Source
● ● ● ● ● ● ●

Sunday, November 4, 2018

Barber Shop story

     "Let me tell you a story," said Leonel Hincapie, the proprietor and staff of the Magic Scissors Barber Shop in Northbrook. He stopped cutting, and settled himself in a chair across from me.
     This was unusual. Not just unusual, unprecedented.
    Typically, our conversation begins with my entering the shop, several blocks from my home.
     "Hello Leo," I'll say.
     Sometimes there will be a customer, usually a man far older than myself. Sometimes not. Sometimes the barber will be in his chair, almost dozing.
     "Do you feel like a bit of business, Leo?" I'll say. Or something like that. Then I take my place in the seat, and tell him how I want my hair cut: same as always. That's about it. I'll close my eyes. WFMT plays soft classical music. Occasionally, I will ruminatively pick up a clump of cut hair and blankly examine it. He will say something about the gray. I will chuckle and cast the clump away. The haircut takes a long time, a half hour at least. The warm lather on the back of my neck signals we're reaching the end. Afterward, I thank him.
    "Thank you for your art," I'll say.
    But this was something different. Leo was sitting across from me, in the customers' chairs. I paid close attention.
      "I am from Colombia..." he began—I knew that. What I didn't know is that he grew up on a farm. A coffee farm. He left the farm, he said, and came to America, many years ago.
     "Ten years ago, I went back," he continued. To his father's old farm.

● ● ● ● ● ● ●

Entries
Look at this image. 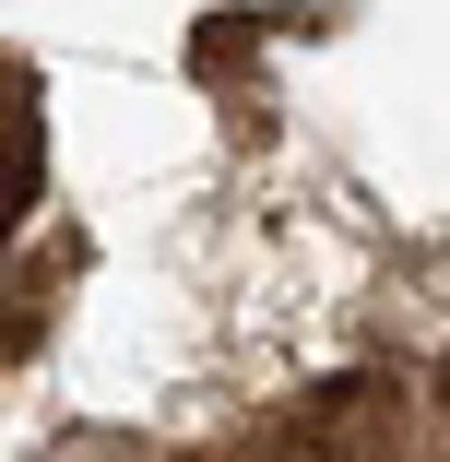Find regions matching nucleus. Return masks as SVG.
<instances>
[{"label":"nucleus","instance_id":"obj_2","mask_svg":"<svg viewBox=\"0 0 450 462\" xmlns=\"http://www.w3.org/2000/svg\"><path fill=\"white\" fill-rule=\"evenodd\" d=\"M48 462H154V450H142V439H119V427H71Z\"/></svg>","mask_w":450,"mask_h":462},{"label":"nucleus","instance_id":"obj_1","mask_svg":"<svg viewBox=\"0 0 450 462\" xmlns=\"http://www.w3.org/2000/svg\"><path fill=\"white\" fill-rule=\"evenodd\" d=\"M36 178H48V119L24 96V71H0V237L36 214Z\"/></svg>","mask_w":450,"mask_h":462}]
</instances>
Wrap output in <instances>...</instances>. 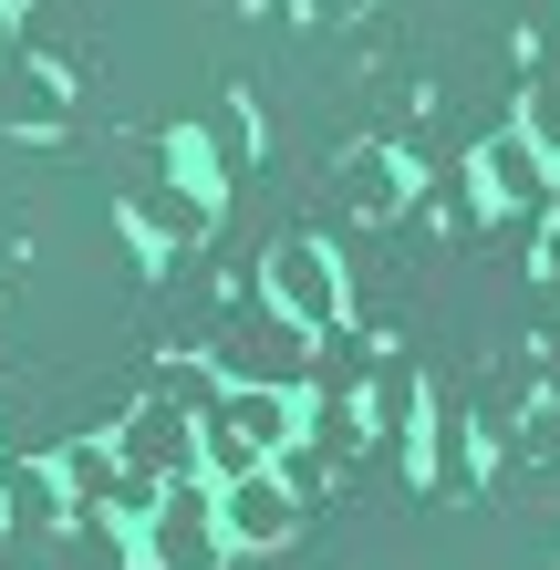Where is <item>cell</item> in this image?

● ● ● ● ● ● ●

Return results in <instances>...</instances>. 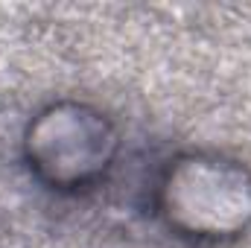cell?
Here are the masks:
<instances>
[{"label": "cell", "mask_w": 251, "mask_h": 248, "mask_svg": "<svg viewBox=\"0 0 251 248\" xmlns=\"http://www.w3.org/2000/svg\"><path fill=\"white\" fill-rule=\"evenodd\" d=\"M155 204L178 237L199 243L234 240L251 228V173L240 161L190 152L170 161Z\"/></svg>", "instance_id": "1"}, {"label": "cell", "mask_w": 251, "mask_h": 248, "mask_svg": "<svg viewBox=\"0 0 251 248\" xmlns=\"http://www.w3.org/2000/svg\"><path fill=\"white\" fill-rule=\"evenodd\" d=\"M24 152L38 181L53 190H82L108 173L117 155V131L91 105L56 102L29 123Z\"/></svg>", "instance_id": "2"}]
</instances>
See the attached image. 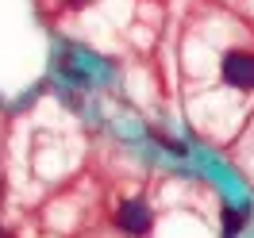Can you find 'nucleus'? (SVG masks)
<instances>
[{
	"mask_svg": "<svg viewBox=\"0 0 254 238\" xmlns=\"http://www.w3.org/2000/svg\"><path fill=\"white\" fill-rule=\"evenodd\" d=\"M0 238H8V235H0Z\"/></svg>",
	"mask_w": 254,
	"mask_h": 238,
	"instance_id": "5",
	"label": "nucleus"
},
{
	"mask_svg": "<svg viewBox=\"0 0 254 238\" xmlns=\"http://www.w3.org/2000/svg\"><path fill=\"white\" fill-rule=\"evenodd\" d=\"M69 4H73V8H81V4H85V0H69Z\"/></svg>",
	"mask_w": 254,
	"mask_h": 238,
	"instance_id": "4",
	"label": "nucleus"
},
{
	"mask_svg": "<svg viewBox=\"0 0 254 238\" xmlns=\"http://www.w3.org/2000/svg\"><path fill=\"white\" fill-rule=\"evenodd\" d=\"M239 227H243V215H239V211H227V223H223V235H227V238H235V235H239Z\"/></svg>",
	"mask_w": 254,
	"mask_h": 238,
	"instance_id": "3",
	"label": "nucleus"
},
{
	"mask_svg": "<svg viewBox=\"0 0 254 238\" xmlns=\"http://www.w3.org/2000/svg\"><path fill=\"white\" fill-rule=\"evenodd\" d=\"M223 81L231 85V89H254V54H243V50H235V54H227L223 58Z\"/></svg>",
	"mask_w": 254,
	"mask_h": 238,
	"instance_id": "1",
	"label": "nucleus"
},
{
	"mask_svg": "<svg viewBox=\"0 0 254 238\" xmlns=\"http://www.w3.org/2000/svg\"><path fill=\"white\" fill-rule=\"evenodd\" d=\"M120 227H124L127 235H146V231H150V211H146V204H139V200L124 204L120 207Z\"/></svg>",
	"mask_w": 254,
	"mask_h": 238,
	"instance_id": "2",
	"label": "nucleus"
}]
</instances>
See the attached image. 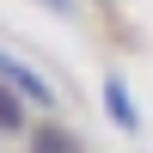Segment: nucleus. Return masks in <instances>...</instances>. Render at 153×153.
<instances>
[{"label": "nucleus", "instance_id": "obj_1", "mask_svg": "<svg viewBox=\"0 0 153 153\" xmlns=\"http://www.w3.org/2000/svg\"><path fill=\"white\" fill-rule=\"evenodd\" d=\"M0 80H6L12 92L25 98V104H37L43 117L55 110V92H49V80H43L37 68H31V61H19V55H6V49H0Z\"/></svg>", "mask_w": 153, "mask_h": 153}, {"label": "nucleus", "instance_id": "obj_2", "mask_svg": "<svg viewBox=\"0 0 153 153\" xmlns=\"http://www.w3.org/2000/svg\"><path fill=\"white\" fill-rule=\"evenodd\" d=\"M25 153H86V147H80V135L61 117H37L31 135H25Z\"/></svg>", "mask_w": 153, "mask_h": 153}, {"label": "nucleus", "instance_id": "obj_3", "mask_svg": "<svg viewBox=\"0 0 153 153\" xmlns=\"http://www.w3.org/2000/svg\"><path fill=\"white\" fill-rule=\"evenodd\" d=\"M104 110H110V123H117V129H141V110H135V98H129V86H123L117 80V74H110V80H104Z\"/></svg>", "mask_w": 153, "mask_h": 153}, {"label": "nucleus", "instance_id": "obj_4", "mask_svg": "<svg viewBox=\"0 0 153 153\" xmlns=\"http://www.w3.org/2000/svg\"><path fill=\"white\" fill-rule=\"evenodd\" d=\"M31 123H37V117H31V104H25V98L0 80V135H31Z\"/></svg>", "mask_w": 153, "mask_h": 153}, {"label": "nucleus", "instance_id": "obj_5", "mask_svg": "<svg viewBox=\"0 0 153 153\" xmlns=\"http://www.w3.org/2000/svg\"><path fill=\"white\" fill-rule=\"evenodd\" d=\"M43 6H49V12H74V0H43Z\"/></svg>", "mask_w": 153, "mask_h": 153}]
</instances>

● ● ● ● ● ● ●

Exercise requirements
1. From the barber shop story, reproduce word for word the part that opens with the words containing "Barber Shop story" and closes with "from my home.".
2. Translate this sentence from the barber shop story into Spanish: "He left the farm, he said, and came to America, many years ago."

Solutions by task
1.
Barber Shop story

     "Let me tell you a story," said Leonel Hincapie, the proprietor and staff of the Magic Scissors Barber Shop in Northbrook. He stopped cutting, and settled himself in a chair across from me.
     This was unusual. Not just unusual, unprecedented.
    Typically, our conversation begins with my entering the shop, several blocks from my home.

2. Dejó la granja, dijo, y vino a Estados Unidos hace muchos años.